Remarquez, tout est propre, brillant et l’habituelle voiture japonaise offerte comme premier lot de l’incontournable tombola est bien là. Le magasin d’alcools et de tabac promet les meilleurs prix du monde et celui des parfums n’est pas en reste tandis que celui qui vend des fruits secs est pris d’assaut par un groupe de voyageurs allemands. Il y a aussi des touristes français qui, dans leur inévitable bermuda, arpentent les allées et dont certains ont l’air très fâchés avec les conversions et les taux de changes régionaux.
Mais revenons au principal magasin, celui des alcools, et attardons-nous devant le spectacle offert par ses caissières, asiatiques pour la plupart.
Qu’ont-elles de particulier ? Pas grand-chose si ce n’est ce bonnet rouge avec pompon blanc sur la tête. Parfois, l’une d’elles agite une clochette, d’un geste mécanique, la mine un peu figée. Vont-elles chanter « Petit Papa Noël » en philippin ? Non, je vous rassure. Mais retournons-nous et découvrons, en face d’elles, ces quatre pantins, manteaux rouges et barbes blanches, qui, juchés au-dessus d’une fontaine, nous infligent un « jingle bells » incessant et, surtout, aux tons trop aigus.
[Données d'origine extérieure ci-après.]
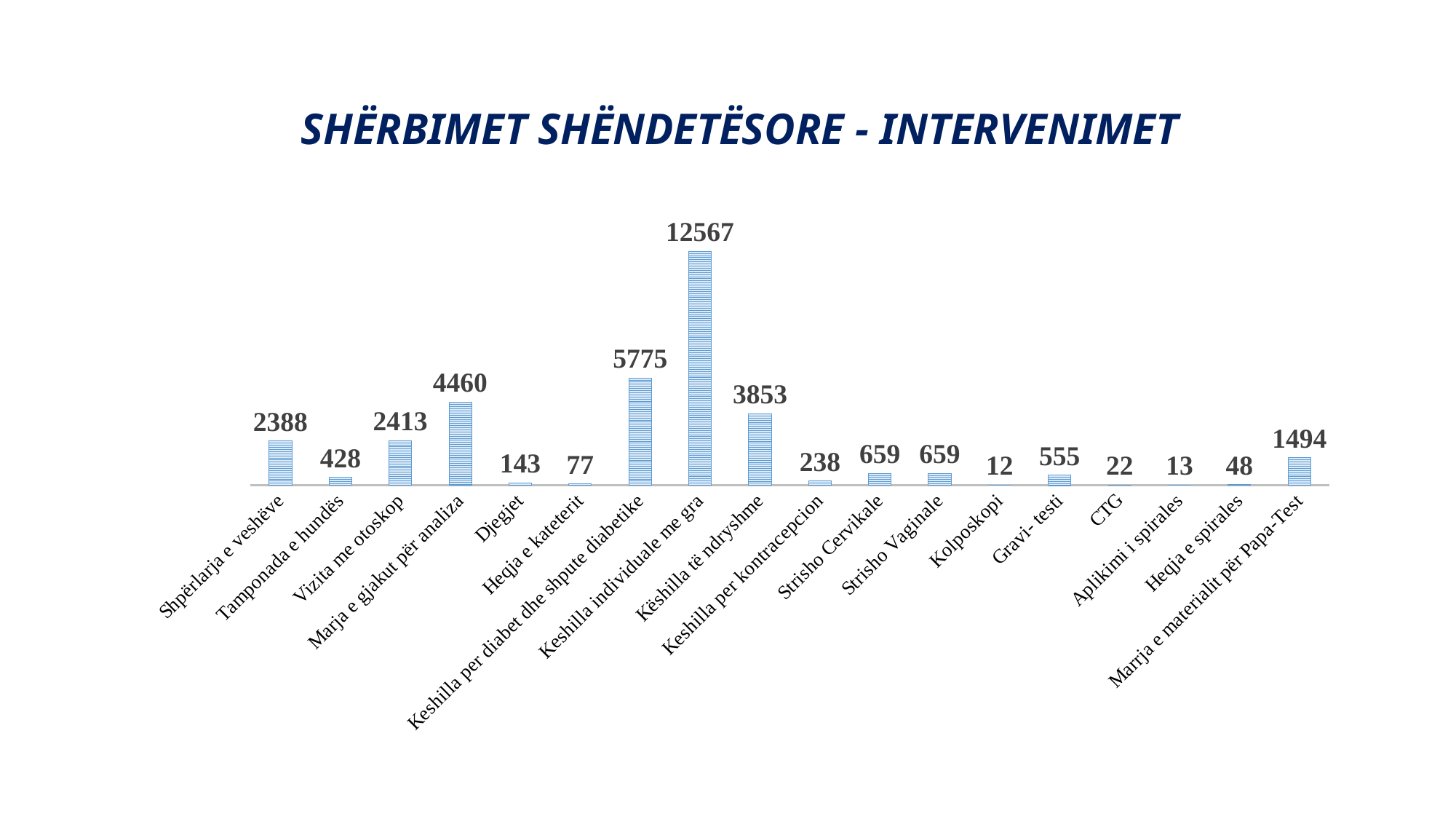
Which is larger, the value for Këshilla të ndryshme or the value for Marja e gjakut për analiza? Marja e gjakut për analiza What is the title of the chart? SHËRBIMET SHËNDETËSORE - INTERVENIMET What is the value for Marja e gjakut për analiza? 4460 What is the value for Keshilla individuale me gra? 12567 What is the value for Marrja e materialit për Papa-Test? 1494 What is the value for Heqja e kateterit? 77 What kind of chart is shown on the slide? Bar chart How many categories are shown in the chart? 18 Which category has the highest value? Keshilla individuale me gra What is the difference between the values for Keshilla individuale me gra and Keshilla per diabet dhe shpute diabetike? 6792 Which category has the lowest value? Kolposkopi What is the difference between the values for Vizita me otoskop and Shpërlarja e veshëve? 25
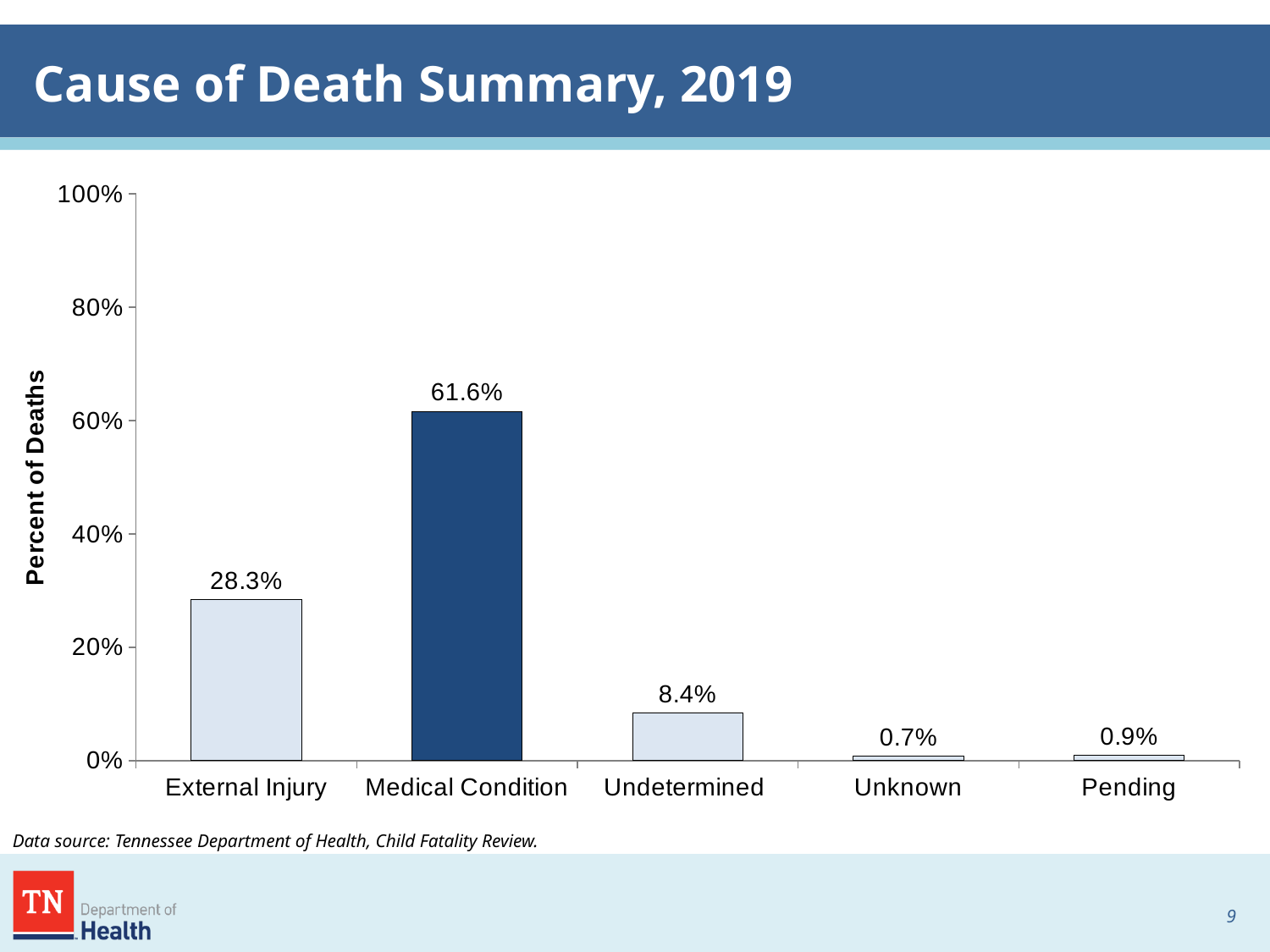
What percent of deaths were due to External Injury? 28.3% What percent of deaths were Pending? 0.9% What kind of chart is shown on the slide? Bar chart Which cause of death category has the highest percent of deaths? Medical Condition What is the difference in percentage points between Medical Condition and External Injury? 33.3 Which cause of death category has the lowest percent of deaths? Unknown What percent of deaths were due to Medical Condition? 61.6% What is the label of the y axis? Percent of Deaths Which is larger, the percent for Undetermined or the percent for Pending? Undetermined Is the value for External Injury greater or less than 40%? less How many cause of death categories are shown on the chart? 5 What percent of deaths were Undetermined? 8.4%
Des gremlins qui donnent envie de tout casser ou presque.
Fuyons vers les salles d’embarquement même s’il reste encore des heures à attendre. Aucune place de libre. Faire comme d’autres, s’asseoir par terre, admirer celles et ceux qui dorment à même le sol et se demander, effrayé, s’ils sont là depuis plusieurs jours. Sortir un livre, vite le refermer en regrettant de ne pas avoir emporté les boules Quiès, si précieuses à l’heure du bouclage. Car, non content de subir le lointain charivari des pères Noël, il faut aussi encaisser les annonces automatisées qui tournent en boucle. Exemple : cela doit bien faire vingt fois qu’une dame invisible nous avertit qu’elle lance le dernier appel à destination de Calcutta et que les retardataires sont priés de se présenter immédiatement à l’embarquement. Parfois, c’est un agent au sol qui prend lui-même le micro pour avertir un certain monsieur Mahmoud que l’avion pour Chittagong va décoller sans lui s’il n’apparaît pas immédiatement.
Un bon quart d’heure et dix annonces plus tard, l’intéressé, en dishdasha immaculée et portable vissé à l’oreille, arrive sans se presser et embarque en souriant. Et c’est maintenant le tour de monsieur Ling, qui va à Khartoum, d’être appelé pour la énième fois tandis que la dame invisible, qu’on espérait devenue muette, reprend ses appels pour le vol de Calcutta. Il est tard, et, dans ce vacarme permanent, sans même plus savoir l’heure qu’il est et si l’on est encore hier ou déjà demain, on réalise qu’attendre un vol en provenance de Budapest a finalement du bon…
Savoureusement évocateur et bien écrit..
Je l’ai dégusté en réécoutant "Atom Heart Mother" une viellie breloque de quand j’étais ado.
Quand le monde n’était pas encore mondial.
Quand le fric restait encore un peu à sa vile place. Quand on avait encore le temps de le prendre.
C’était encore le temps où l’ado Sarcoco prenait des rateaux dans les boums, auprès des meufs de son bahut.
Et depuis lors, y’a trop d’avions qui ont décollé, trop d’avions qui ont atterri. Trop de morts misérables pour de mauvaises raisons. Et trop de goulus avides de leur propre gavage.
Demain, promis, j’invoquerai plutôt Miles Davis. Et ça vaudra bien d’autres voyages.